Where does air first enter the lower airway?

The trachea.

How long is the trachea?

10–12 cm

What keeps the trachea open?

C-shaped cartilaginous rings.

What are alveoli?

Air sacs at the end of bronchioles where gas exchange occurs.

What do pleural membranes do?

They attach the lungs to the chest wall.

What respiratory rate is considered too fast?

Greater than 20 breaths per minute.

What might a fast respiratory rate indicate?

A metabolic issue or a need for respiratory compensation.

What respiratory rate is considered too slow?

Less than 12 breaths per minute.

How can a slow respiratory rate be corrected?

Through positive pressure ventilation (PPV).

What is required if respirations are absent?

External breathing support (we breathe for them).

What are signs of inadequate ventilation?

Shallow breaths or abnormal respiratory rates.

What is used to assist inadequate ventilation?

Positive pressure ventilation (PPV).

What are examples of abnormal breathing signs?

Labored respirations, diaphragmatic breathing, adventitious sounds.

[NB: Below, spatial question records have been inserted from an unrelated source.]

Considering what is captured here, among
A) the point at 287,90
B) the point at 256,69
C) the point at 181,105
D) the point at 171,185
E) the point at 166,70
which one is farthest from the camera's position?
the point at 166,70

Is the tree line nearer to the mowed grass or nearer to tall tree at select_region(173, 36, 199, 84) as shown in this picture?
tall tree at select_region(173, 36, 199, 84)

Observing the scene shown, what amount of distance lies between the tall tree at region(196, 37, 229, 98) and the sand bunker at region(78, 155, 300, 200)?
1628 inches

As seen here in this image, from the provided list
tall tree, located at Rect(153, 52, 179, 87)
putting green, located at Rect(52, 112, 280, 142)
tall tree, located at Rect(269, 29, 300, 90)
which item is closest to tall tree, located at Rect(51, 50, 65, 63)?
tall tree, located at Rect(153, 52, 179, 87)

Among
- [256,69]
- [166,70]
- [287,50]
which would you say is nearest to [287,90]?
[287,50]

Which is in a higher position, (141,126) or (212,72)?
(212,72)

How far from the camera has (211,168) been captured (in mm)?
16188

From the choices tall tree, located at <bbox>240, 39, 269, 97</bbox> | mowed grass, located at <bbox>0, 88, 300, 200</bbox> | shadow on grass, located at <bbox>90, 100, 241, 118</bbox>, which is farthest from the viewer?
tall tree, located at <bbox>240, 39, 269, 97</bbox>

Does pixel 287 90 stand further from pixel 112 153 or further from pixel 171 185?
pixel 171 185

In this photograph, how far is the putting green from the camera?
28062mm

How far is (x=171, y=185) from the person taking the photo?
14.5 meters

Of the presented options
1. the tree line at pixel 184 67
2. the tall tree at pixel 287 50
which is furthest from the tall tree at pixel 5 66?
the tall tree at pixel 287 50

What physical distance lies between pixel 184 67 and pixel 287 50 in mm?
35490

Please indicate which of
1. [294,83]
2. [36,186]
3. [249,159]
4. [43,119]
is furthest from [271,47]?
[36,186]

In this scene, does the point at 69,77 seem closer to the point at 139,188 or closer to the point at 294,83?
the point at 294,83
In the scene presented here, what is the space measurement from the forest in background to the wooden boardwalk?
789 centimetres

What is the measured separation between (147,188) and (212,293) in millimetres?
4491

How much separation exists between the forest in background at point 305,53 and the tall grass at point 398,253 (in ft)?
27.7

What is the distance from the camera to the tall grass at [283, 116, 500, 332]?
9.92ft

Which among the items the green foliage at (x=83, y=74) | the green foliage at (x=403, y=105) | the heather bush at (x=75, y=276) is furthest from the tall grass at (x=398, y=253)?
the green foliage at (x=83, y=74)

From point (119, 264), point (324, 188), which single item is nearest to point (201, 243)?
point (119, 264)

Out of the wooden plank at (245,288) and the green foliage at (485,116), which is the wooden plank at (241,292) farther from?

What are crackles in the lungs?

Sounds from fluid and opening/closing alveoli.

What is stridor?

A high-pitched sound indicating airway obstruction.

What is wheezing?

A sound from airway constriction.

What is rhonchi?

Gurgling/snoring from the lower airway

What is bronchospasm commonly caused by?

COPD, allergic reaction, or asthma.

What condition is often linked to pulmonary edema?

Congestive heart failure (CHF).

What infections can cause pulmonary edema?

Lower airway infections like pneumonia.